= EXCERPT =
Is Your Junior’s Serve a Weapon or a Timebomb? 4 Warning Signs Every Tennis Parent Should Catch Early

Is Your Junior’s Serve a Weapon or a Timebomb? 4 Warning Signs Every Tennis Parent Should Catch Early

You don’t need to coach the serve. You just need to spot four things from the sideline — and know what to say to the person who does.

Here’s something most tennis parents never get told: the serve is the one stroke that can win your child matches and the one stroke most likely to hurt them. Same motion. Same swing. The difference between a weapon and a timebomb usually comes down to a handful of small habits — habits that are easy to spot from the sideline once you know what you’re looking at, and easy to fix while your child is young.

I want to be clear up front, because I know “injury” is a scary word for a parent: this is not about wrapping your kid in bubble wrap or pulling them off the court. A well-built serve is one of the safest big shots in tennis. The research on the serve — the same biomechanics studied in elite and professional players — shows over and over that the players who serve the most powerfully are often the ones loading their bodies the least dangerously. Power and safety aren’t opposites. They’re built by the same good habits.

So your job here isn’t to become a coach. It’s to become a good set of eyes. Here are the four warning signs to watch for, what each one means, and exactly what to say to your child’s coach if you see it.

Annotated photo localization records
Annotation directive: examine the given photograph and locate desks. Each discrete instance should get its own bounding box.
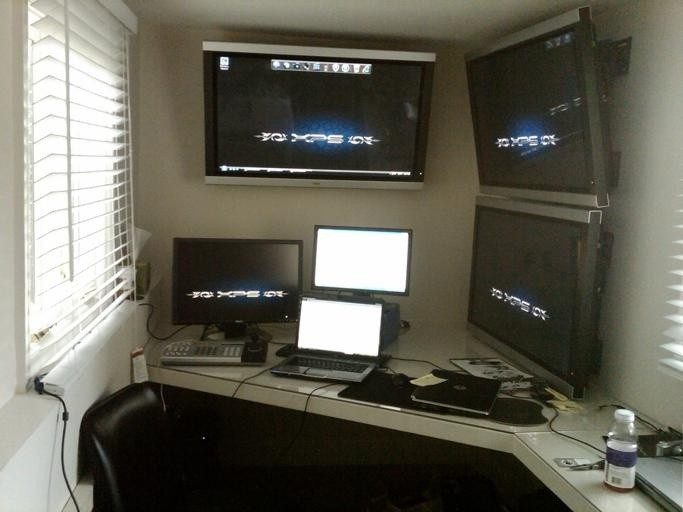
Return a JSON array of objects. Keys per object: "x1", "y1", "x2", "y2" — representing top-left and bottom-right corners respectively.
[{"x1": 142, "y1": 320, "x2": 670, "y2": 512}]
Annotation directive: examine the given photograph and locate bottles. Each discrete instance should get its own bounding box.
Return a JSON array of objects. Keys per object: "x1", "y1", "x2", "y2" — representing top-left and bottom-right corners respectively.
[{"x1": 604, "y1": 409, "x2": 638, "y2": 493}]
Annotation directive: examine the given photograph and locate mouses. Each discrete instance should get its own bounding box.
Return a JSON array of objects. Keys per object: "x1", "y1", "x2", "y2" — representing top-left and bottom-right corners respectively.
[{"x1": 391, "y1": 371, "x2": 410, "y2": 388}]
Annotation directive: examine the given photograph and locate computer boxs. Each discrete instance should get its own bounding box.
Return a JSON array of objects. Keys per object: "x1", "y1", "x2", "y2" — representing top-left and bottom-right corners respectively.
[{"x1": 380, "y1": 302, "x2": 402, "y2": 352}]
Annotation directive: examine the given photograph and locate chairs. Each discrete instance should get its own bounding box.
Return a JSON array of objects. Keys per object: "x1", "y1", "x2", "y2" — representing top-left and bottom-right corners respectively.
[{"x1": 83, "y1": 382, "x2": 161, "y2": 512}]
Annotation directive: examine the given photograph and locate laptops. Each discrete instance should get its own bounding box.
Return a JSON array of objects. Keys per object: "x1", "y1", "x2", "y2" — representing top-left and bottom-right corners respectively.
[
  {"x1": 410, "y1": 368, "x2": 503, "y2": 416},
  {"x1": 268, "y1": 297, "x2": 386, "y2": 384}
]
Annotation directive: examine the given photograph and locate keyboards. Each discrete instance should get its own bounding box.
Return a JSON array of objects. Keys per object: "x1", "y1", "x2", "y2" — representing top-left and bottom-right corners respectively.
[
  {"x1": 276, "y1": 344, "x2": 392, "y2": 367},
  {"x1": 162, "y1": 339, "x2": 246, "y2": 362}
]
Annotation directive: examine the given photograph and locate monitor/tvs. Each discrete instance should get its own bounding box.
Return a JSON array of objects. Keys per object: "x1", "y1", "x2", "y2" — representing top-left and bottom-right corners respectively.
[
  {"x1": 171, "y1": 236, "x2": 299, "y2": 344},
  {"x1": 465, "y1": 6, "x2": 632, "y2": 210},
  {"x1": 199, "y1": 40, "x2": 435, "y2": 190},
  {"x1": 311, "y1": 225, "x2": 412, "y2": 294},
  {"x1": 465, "y1": 192, "x2": 611, "y2": 401}
]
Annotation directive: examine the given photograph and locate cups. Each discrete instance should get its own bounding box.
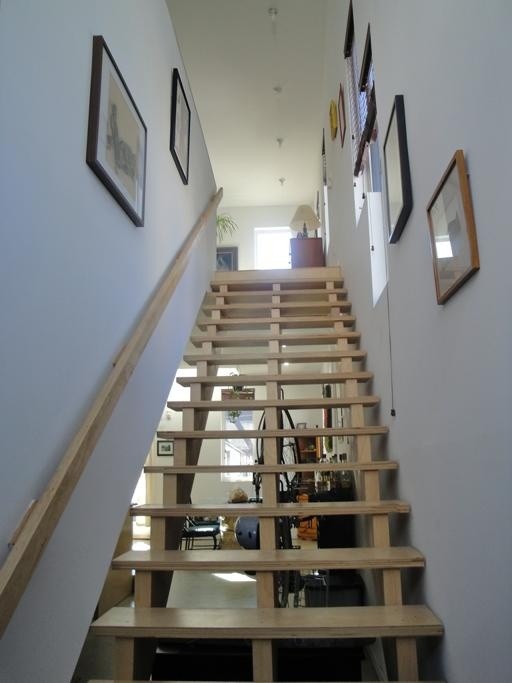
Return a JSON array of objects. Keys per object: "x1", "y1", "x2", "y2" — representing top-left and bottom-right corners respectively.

= YOUR OBJECTIVE =
Could you retype, word for word, everything in the article on junior tennis serves from "I want to be" down to "you see it."?

= RESPONSE TO THE EXERCISE =
I want to be clear up front, because I know “injury” is a scary word for a parent: this is not about wrapping your kid in bubble wrap or pulling them off the court. A well-built serve is one of the safest big shots in tennis. The research on the serve — the same biomechanics studied in elite and professional players — shows over and over that the players who serve the most powerfully are often the ones loading their bodies the least dangerously. Power and safety aren’t opposites. They’re built by the same good habits.

So your job here isn’t to become a coach. It’s to become a good set of eyes. Here are the four warning signs to watch for, what each one means, and exactly what to say to your child’s coach if you see it.